Electronic calculator systems of the type wherein all of the main electronic functions are integrated in a single large cell integrated semiconductor chip or in a small number of such chips, are described in the following U.S. Patents, which are assigned the assignee of this invention:
The concepts of these prior applications have made possible vast reductions in the cost of small personal-size calculators. Continuing efforts to reduce the cost of these products include the design of a single chip calculator system for use in large capacity calculators, such as scientific or business calculators. The chip disclosed herein may be utilized in scientific or business calculators for instance, because this chip has provisions for a number of storage registers, in addition to operational registers, as well as sufficient capacity to solve the more complicated mathematical expressions and functions used in scientific and business calculators including, for example, trigonometric and logarithmic relationships.
The present invention relates to a non-sequential counter. An entire electronic calculator system including the non-sequential counter of this invention is disclosed. The electronic calculator disclosed is a serial, word organized calculator. It should be evident, however, that the invention disclosed is operable with other types of electronic calculators and devices. In the prior art, it is known to provide a non-sequential counter having N bit positions (and therefore 2N inverters) wherein the feedback term (i.e. the bit to be shifted into the least significant bit position) is generated by an exclusive OR circuit responsive to the two most significant bit positions. That is, if the two most significant bits are of the same state (either both ones or both zeros), a logical one is shifted into the least significant bit position for the next number to be generated. By using this prior art method, the counter will count through 2.sup.N -1 states, which is one less than the number of states possible for a counter having N bit positions. This result occurs because this prior art counter is incapable of counting to a binary number having a one in each one of the bit positions. In the prior art, it was known to use additional logic circuitry for forcing the counter into a state where logical ones occupied every bit position and to force the counter of that particular state. For example, see FIGS. 9 and 19 and the discussion relating thereto in U.S. Pat. No. 3,989,939. While this prior art counter was effective for counting through the 2.sup.N states by using the additional logical circuitry, the additional logical circuitry highly complicated the design of the counter.
It is therefore one object of this invention to provide a simplified non-sequential counter. It is another object of this invention to provide a non-sequential counter having N bit positions and capable of counting through 2.sup.N states. It is yet another object of this invention to provide an N bit position non-sequential counter capable of counting through 2.sup.N states without the necessity of circuitry to force the counter into and out of a particular state.
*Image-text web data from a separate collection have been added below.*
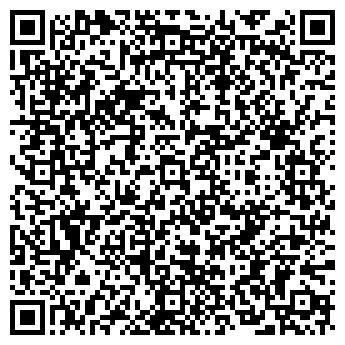 QR-код с контактной информацией организации Отдел народного творчества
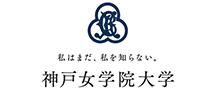 神戸女学院(めぐみ会)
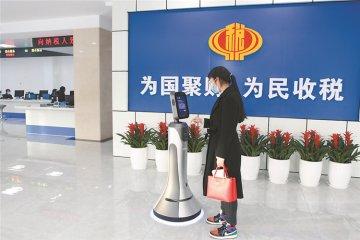河北廊坊市迎来首个智能导税机器人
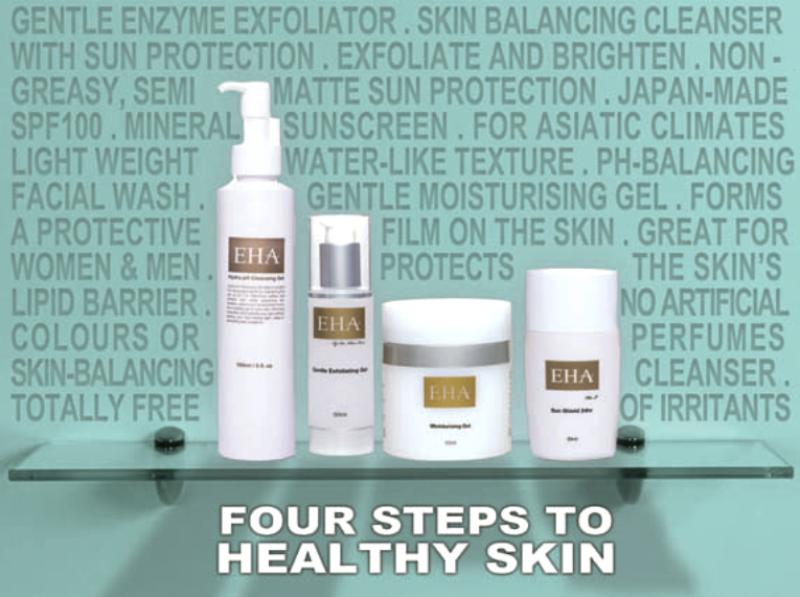 singapore aesthetic clinic eha skincare products promo code
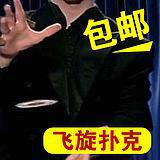 正规麻将机上门安装报价_过山车麻将机相关-港深娱乐电子科技(深圳)有限公司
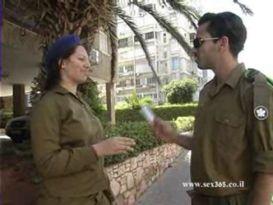 חיילים ישראליים חרמנים
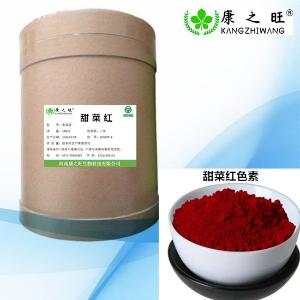 甜菜红色素液体/粉末厂家 新报价 康之旺供应  甜菜红着色剂用法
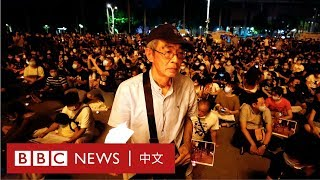 六四31週年:台灣三千人出席集會 林榮基領唱《自由花》- BBC News 中文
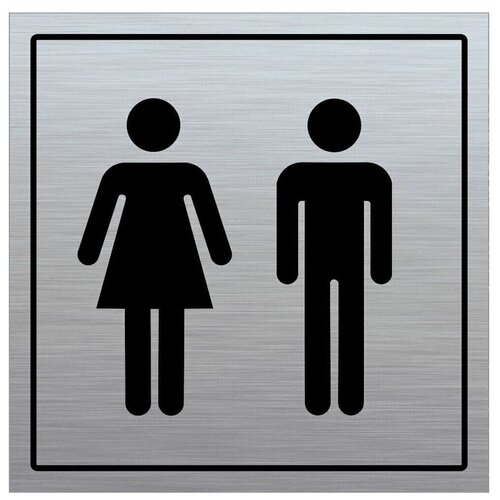 Табличка на дверь туалета WC Silver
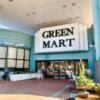 泉区桂のグリーンマートでお買物♪珍しい調味料やカップせんべい汁を購入!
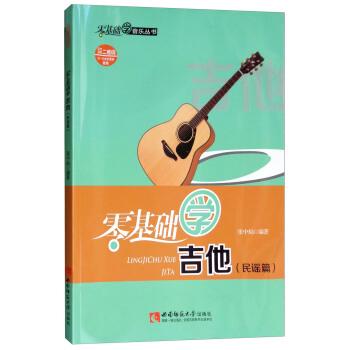 零基础学吉他(民谣篇)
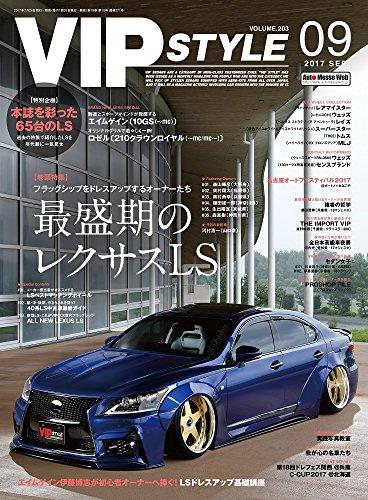 VIP STYLE(ビップスタイル) 2017年 09 月号 [雑誌]
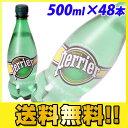 プレーン ペットボトル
The foregoing objects are achieved according to the present invention as is now described. In a preferred embodiment of the invention, a non-sequential shift register is provided on an electronic calculator semiconductor chip. The non-sequential counter utilized on the calculator chip is a three bit counter and is provided as part of the segment scan circuitry for driving the segments of the characters of the display. The counter's output is also provided as an input to the display decoder for decoding which segments are to be actuated during a particular segment scanning cycle. The three bit non-sequential counter includes six inverters coupled by clocked transfer gates to form a shift register. An output from each of the inverter stages is provided to a feedback logic circuit which decodes the present state of the counter and determines whether a logical zero or one should be loaded into the least significant bit position of the counter during the next incrementing cycle. In the embodiment disclosed, the feedback logic circuit comprises an AND gate responsive to the output of the least significant bit position in false logic and the output of the second bit position in true logic, an OR gate responsive to the AND gate and to the output of the most significant bit position in true logic, another OR gate responsive to the output of the least significant bit position in true logic and the outputs of the second bit position and the most significant bit position in false logic and a NAND gate responsive to the outputs of the two OR gates. The NAND gate provides the bit to be inserted into the least significant bit position of the shift register. Further, counters having more than three bit positions are disclosed as well as how the particular arrangement of the feedback logic gates may be developed.